Policies and programs aiming at addressing residence differences in time to first ANC must be developed and implemented vigorously. Special focus must be paid to political unrest regions like Sanaag and Sool regions. More specific policy initiatives, such as targeted educational campaigns, enhanced pregnancy care, and attempts to decrease regional inequities, should be prioritized as immediate intervention strategies.
AUTHORS’ CONTRIBUTION
D.B.B., K.D. and M.I.A.: Involved in framing the problem, performing the data extraction, analyzing, editing, revising, and reviewing the entire manuscript; D.C. and N.N.R.: Involved in critically reviewing the manuscript. All authors have read and approved the final manuscript.
LIST OF ABBREVIATIONS
ANC | = Antenatal Care |
AFT | = Accelerated Failure Time |
AIC | = Akanke’s Information Criterion |
BIC | = Bayesian Information Criterion |
SDHS | = Somalia Demographic and Health Survey |
PH | = Proportional Hazard |
WHO | = World Health Organization |
AVAILABILITY OF DATA AND MATERIALS
The data used in this study were Somalia Health and Demographic Survey 2020 data (SHDS 2020) and can be obtained or accessed from the Somalia National Bureau of Statistics (SNBS) at https://microdata.nbs.gov.so/index.php/catalog/50. This dataset is publicly available and can be accessed for research purposes.
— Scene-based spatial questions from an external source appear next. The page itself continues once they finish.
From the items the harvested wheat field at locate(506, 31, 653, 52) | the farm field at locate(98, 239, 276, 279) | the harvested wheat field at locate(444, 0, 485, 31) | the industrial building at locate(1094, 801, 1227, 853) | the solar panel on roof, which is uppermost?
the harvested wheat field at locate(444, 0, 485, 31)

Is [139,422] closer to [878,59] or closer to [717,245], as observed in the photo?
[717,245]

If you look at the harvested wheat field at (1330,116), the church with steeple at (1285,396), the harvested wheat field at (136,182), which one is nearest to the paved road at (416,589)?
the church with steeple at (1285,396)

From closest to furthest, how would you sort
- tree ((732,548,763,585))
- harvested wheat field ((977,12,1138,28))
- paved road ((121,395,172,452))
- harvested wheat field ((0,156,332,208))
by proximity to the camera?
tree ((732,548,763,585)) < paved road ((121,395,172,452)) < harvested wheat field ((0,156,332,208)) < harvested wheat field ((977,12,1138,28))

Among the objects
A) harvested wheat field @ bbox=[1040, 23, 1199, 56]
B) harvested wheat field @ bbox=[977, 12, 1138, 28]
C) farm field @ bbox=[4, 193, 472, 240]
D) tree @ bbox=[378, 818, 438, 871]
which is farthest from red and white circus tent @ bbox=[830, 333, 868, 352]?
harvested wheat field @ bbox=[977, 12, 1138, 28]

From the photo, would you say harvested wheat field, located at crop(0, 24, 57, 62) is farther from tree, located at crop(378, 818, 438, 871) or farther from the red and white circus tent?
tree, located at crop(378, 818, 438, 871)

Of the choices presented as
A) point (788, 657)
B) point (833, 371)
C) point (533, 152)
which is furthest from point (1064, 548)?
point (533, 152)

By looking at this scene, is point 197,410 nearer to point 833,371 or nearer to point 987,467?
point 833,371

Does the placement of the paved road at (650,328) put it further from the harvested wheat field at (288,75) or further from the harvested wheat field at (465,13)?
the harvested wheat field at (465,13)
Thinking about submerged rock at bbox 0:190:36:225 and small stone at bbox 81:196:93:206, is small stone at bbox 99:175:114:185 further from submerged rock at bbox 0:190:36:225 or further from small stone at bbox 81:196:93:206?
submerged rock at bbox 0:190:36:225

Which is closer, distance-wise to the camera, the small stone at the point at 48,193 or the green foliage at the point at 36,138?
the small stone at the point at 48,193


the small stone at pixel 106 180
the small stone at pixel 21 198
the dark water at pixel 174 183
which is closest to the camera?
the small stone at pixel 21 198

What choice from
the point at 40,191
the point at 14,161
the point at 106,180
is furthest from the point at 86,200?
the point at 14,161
The data were accessed on May 1, 2024.
FUNDING
This work is partially based upon research supported by the South Africa National Research Foundation (NRF) and South Africa Medical Research Council (SAMRC) (South Africa DSTNRF-SAMRC SARCHI Research Chair in Biostatistics, Grant number 114613). The authors also would like to thank the South Africa National Research Foundation (NRF) and South Africa Medical Research Council (SAMRC) (South Africa DSTNRF-SAMRC SARCHI Research Chair in Biostatistics, Grant number 114613) for partially supporting this work. Opinions expressed and conclusions arrived at are those of the author and are not necessarily to be attributed to the NRF and SAMRC.
ACKNOWLEDGEMENTS
The authors would like to thank the Somalia National Bureau of Statistics for providing all the relevant secondary data used in this study.